まさか、まだ幼い娘があんなことを・・・。」
「それで、あなたが殺したと供述した。」
「そうです。あの子は幸い、殺した記憶はありませんでした。
父親が何故いなくなったのか分からない様子でしたし。」
「あなたは、肺炎か肺癌になりかけていたのではないですか?」
「え?ええ。このままでは肺癌になると医師に言われました。でも、どうしてそれを?」
「これも感です。娘さんは、幼心に気付いていたと思いますよ。
単純に自分が嫌だっただけではなく、
父親がタバコを吸うとあなたがゲホゲホとむせる、それは次第に増えていった。
お母さんを苦しめている存在を私がなんとかしなければ、と必死で考えたのでしょう。
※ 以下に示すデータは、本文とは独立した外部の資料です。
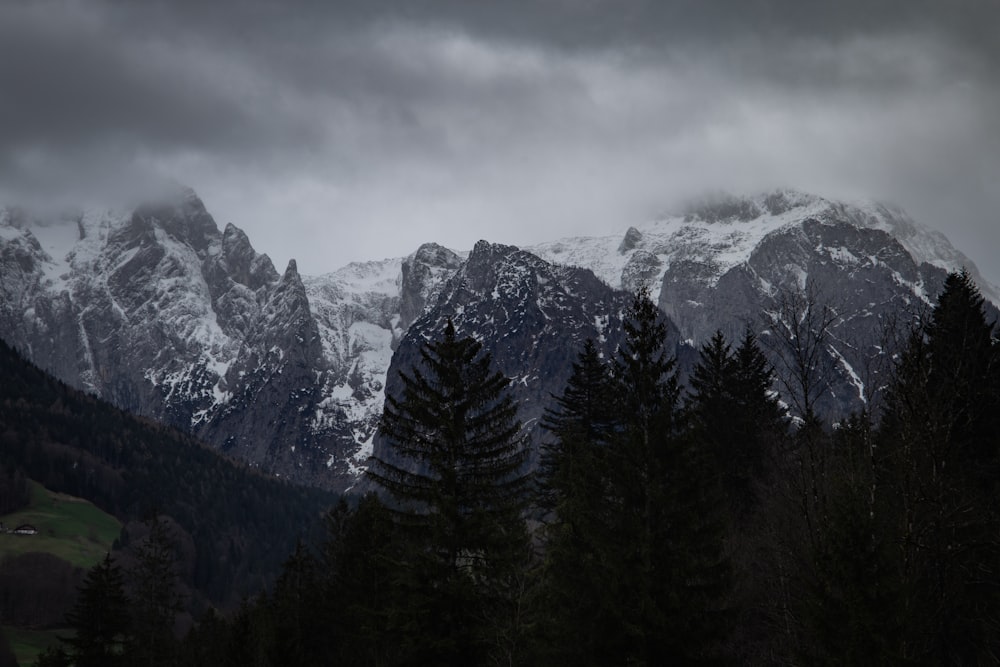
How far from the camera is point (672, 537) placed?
2156cm

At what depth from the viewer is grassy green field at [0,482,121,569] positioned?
154 meters

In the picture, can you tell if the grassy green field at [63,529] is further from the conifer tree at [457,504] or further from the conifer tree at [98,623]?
the conifer tree at [457,504]

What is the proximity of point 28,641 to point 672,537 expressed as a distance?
12843 cm

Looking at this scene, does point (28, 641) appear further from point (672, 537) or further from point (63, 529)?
point (672, 537)

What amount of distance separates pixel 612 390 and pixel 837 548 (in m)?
8.38

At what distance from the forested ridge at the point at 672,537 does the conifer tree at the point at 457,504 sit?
7cm

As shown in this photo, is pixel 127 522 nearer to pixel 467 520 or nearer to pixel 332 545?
pixel 332 545

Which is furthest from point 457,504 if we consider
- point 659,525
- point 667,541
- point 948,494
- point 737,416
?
point 737,416

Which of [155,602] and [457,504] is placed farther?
[155,602]

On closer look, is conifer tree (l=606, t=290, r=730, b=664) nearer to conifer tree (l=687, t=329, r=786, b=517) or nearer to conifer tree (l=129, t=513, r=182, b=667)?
conifer tree (l=687, t=329, r=786, b=517)

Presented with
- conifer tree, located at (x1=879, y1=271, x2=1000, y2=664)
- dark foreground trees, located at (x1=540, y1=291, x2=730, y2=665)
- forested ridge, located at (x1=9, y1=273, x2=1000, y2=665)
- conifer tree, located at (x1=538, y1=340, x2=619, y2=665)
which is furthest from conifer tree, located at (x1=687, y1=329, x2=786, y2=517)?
dark foreground trees, located at (x1=540, y1=291, x2=730, y2=665)

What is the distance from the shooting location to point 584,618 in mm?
22672

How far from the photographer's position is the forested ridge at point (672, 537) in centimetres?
1739

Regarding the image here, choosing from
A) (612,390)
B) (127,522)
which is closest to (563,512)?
(612,390)
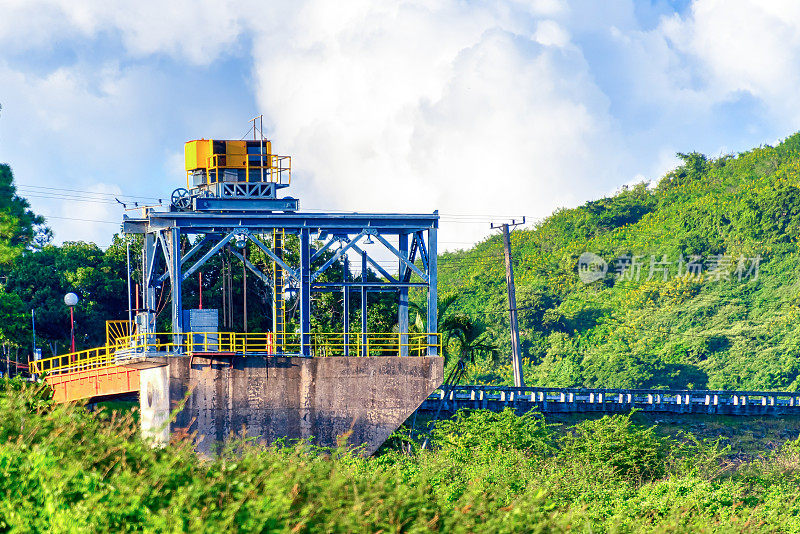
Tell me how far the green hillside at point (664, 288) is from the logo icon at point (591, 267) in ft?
1.22

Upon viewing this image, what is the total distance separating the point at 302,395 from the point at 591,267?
5394 centimetres

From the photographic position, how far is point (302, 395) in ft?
84.2

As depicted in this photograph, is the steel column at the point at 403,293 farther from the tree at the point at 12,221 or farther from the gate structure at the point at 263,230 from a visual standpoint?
the tree at the point at 12,221

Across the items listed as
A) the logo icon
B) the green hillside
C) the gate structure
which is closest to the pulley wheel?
the gate structure

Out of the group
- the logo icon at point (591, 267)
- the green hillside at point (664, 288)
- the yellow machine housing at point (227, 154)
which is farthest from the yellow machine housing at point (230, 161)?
the logo icon at point (591, 267)

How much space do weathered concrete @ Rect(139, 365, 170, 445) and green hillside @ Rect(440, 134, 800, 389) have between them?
3695 cm

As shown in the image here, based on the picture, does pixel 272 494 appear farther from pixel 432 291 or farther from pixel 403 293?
pixel 403 293

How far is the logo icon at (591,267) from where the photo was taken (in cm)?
7606

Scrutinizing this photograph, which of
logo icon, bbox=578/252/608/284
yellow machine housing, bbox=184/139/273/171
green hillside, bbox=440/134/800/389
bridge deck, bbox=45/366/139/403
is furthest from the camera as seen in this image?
logo icon, bbox=578/252/608/284

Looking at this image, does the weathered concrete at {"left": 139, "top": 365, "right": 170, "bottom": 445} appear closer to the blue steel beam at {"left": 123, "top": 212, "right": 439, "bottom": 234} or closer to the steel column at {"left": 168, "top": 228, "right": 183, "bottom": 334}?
the steel column at {"left": 168, "top": 228, "right": 183, "bottom": 334}

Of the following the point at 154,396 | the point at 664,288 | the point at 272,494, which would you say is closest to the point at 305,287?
the point at 154,396

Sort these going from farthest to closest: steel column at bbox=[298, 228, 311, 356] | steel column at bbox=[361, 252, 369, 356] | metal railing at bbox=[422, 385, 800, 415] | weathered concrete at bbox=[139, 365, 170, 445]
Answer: metal railing at bbox=[422, 385, 800, 415]
steel column at bbox=[361, 252, 369, 356]
steel column at bbox=[298, 228, 311, 356]
weathered concrete at bbox=[139, 365, 170, 445]

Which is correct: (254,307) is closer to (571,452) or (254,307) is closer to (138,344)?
(138,344)

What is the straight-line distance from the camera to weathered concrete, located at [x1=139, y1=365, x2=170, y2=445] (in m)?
25.6
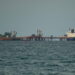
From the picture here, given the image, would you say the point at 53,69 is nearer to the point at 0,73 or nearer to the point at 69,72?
the point at 69,72

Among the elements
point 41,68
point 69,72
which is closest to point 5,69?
point 41,68

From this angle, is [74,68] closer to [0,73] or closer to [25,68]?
[25,68]

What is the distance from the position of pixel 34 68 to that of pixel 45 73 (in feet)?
12.0

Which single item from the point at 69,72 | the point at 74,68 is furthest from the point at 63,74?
the point at 74,68

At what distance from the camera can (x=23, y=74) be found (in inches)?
1490

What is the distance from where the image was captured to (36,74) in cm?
3759

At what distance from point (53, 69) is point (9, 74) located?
17.2 feet

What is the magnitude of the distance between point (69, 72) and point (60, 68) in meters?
3.25

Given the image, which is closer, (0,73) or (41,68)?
(0,73)

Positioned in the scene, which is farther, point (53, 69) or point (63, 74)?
point (53, 69)

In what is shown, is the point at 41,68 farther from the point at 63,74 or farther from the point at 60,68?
the point at 63,74

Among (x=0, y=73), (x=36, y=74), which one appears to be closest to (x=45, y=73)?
(x=36, y=74)

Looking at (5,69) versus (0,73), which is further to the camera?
(5,69)

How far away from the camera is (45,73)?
38.6 meters
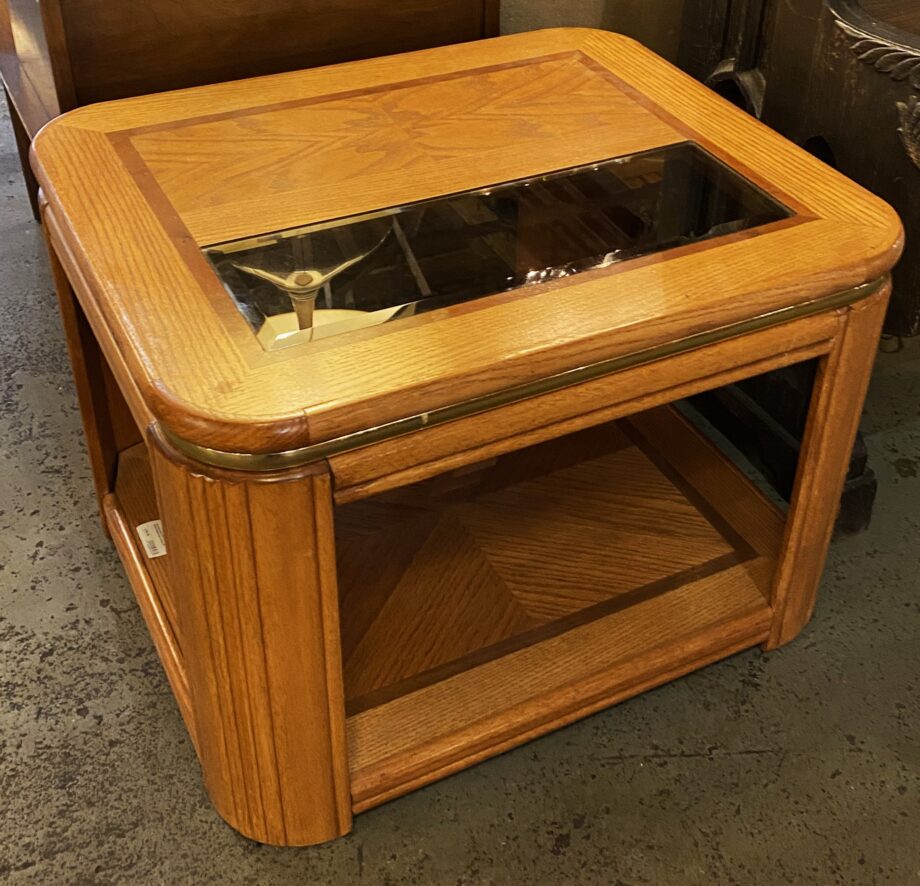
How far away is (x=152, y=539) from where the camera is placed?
1.19m

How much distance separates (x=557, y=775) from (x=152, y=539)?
46 cm

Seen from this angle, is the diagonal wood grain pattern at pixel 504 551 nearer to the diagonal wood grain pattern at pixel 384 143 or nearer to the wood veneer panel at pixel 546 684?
the wood veneer panel at pixel 546 684

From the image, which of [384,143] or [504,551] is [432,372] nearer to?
[384,143]

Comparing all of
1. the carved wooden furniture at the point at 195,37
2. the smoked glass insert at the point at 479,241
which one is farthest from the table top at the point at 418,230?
the carved wooden furniture at the point at 195,37

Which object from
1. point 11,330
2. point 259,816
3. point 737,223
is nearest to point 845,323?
point 737,223

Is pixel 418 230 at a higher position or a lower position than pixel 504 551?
higher

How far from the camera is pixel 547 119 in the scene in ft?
3.50

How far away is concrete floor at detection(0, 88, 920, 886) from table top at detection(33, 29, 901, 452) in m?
0.42

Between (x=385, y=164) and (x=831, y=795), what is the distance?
672mm

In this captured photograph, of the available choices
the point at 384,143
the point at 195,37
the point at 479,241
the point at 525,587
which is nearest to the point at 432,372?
the point at 479,241

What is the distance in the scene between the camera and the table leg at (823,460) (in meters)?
0.93

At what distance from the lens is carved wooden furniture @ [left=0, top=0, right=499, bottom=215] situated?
1.13 meters

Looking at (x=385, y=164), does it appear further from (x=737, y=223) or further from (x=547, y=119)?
(x=737, y=223)

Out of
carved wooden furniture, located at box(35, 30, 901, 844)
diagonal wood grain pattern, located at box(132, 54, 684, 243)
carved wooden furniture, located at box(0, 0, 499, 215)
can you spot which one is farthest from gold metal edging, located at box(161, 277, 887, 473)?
carved wooden furniture, located at box(0, 0, 499, 215)
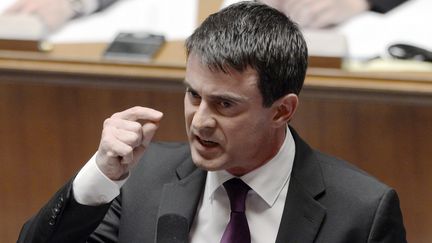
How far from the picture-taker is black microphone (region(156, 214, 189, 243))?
127 centimetres

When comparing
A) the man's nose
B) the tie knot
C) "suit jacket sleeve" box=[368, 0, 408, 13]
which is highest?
the man's nose

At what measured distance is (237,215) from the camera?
4.26ft

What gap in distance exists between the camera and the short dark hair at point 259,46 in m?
1.19

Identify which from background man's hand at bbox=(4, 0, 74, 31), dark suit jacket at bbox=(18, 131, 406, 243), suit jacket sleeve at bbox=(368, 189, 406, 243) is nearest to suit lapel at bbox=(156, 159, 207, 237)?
dark suit jacket at bbox=(18, 131, 406, 243)

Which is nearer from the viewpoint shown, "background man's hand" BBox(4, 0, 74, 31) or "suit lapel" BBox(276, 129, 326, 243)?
"suit lapel" BBox(276, 129, 326, 243)

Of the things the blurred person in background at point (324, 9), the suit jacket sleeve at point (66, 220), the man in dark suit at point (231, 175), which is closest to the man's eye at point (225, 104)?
the man in dark suit at point (231, 175)

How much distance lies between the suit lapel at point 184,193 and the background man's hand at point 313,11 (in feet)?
1.67

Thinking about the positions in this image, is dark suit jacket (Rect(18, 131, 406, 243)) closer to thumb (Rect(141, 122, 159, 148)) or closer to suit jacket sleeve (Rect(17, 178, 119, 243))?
suit jacket sleeve (Rect(17, 178, 119, 243))

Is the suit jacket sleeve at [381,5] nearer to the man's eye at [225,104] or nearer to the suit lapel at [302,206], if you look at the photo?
the suit lapel at [302,206]

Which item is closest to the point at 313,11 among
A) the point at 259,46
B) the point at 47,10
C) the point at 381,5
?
the point at 381,5

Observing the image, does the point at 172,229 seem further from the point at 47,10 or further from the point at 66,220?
the point at 47,10

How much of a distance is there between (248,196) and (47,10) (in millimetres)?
748

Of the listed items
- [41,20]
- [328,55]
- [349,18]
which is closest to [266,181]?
[328,55]

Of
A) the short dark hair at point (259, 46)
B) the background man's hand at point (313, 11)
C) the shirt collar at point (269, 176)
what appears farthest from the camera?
the background man's hand at point (313, 11)
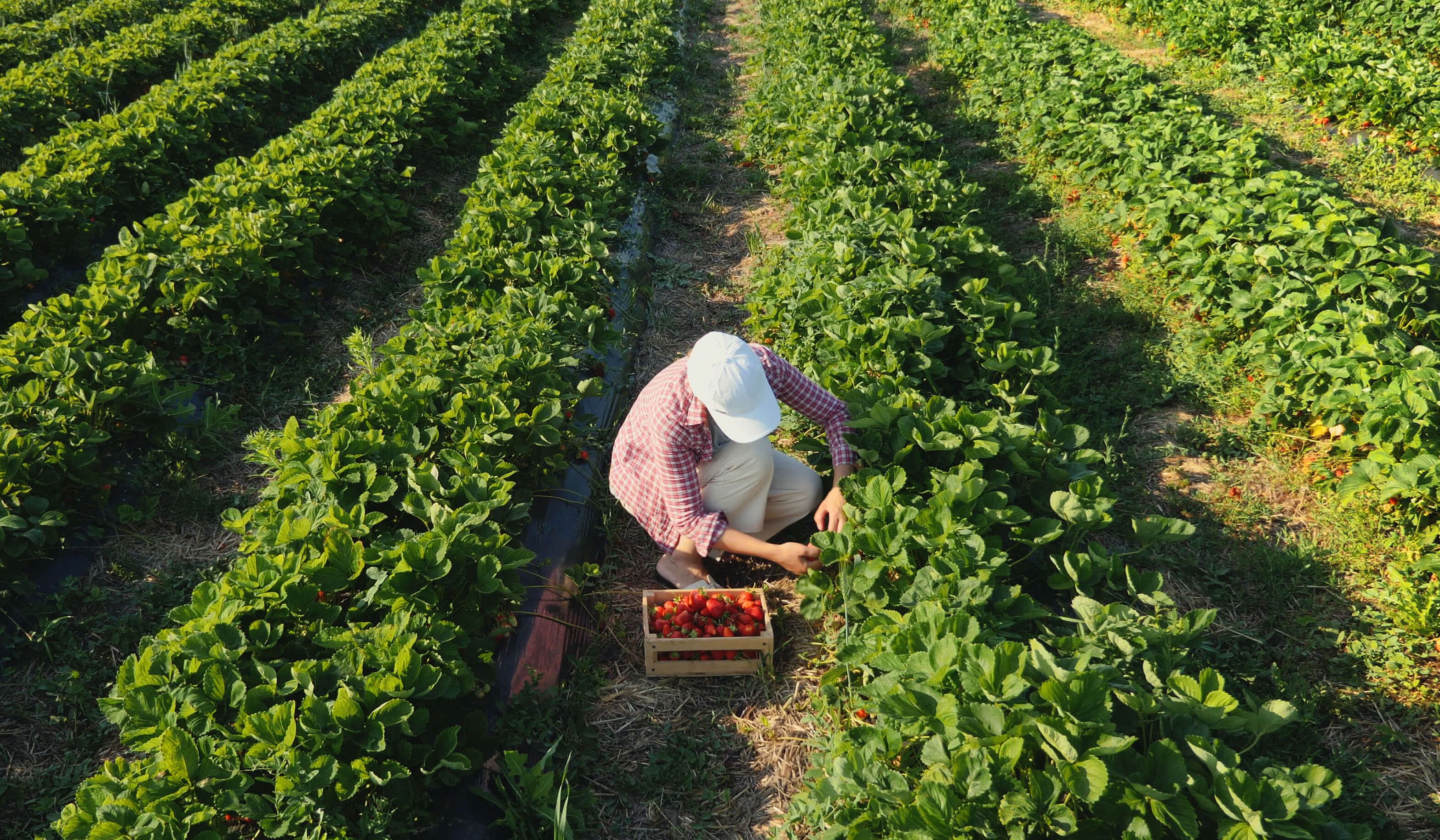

」
「そんなまさか・・・まだ3歳ですよ?」
「どこの世界にも天才はいるものです。」
探偵がお茶を飲む。
その時、ガチャっと娘の部屋の扉が開いた。
「探偵さんが言ってるのは本当だよ」
「露美・・・聞いていたの?」
「扉に耳をくっつけてたら僅かに聞こえたの。」
「そう・・・。」
「私、自分があいつを殺したって分かってた。」
「え?なら、どうして・・・ずっと隠していたの?」
「娘さんは、自分の身代わりになって逮捕されたあなたの気持ちを守ろうとした。
自分がやったと言っても、誰も信じてはくれない。
3歳とは思えないほど頭のキレる娘さんだ。」
「ママが苦しんでるの見てられなかったの。」
「探偵さん」
「分かっています。このことはこの場だけの秘密にしておきましょう。
第一、15年も前の話だ。今更どうにもならない。
これからは、親子で幸せな時間を沢山作って下さい。」
「ありがとうございます、ありがとうございます・・・。」
「ママ、あの日、私を庇ってくれてありがとう。」
「露美、それはわたしのせりふよ。母さんを守ってくれてありがとう。」
二人は強く抱き合った。
「探偵さん、あなたがいなければ、娘の気持ちを知らないままでした。」
「真相を解き明かすのが探偵ですが、
逮捕に協力するだけが探偵ではありませんから。」
そう言って、
探偵は黒いハット帽のつばを目ぶかに被り直すと静かに去っていった。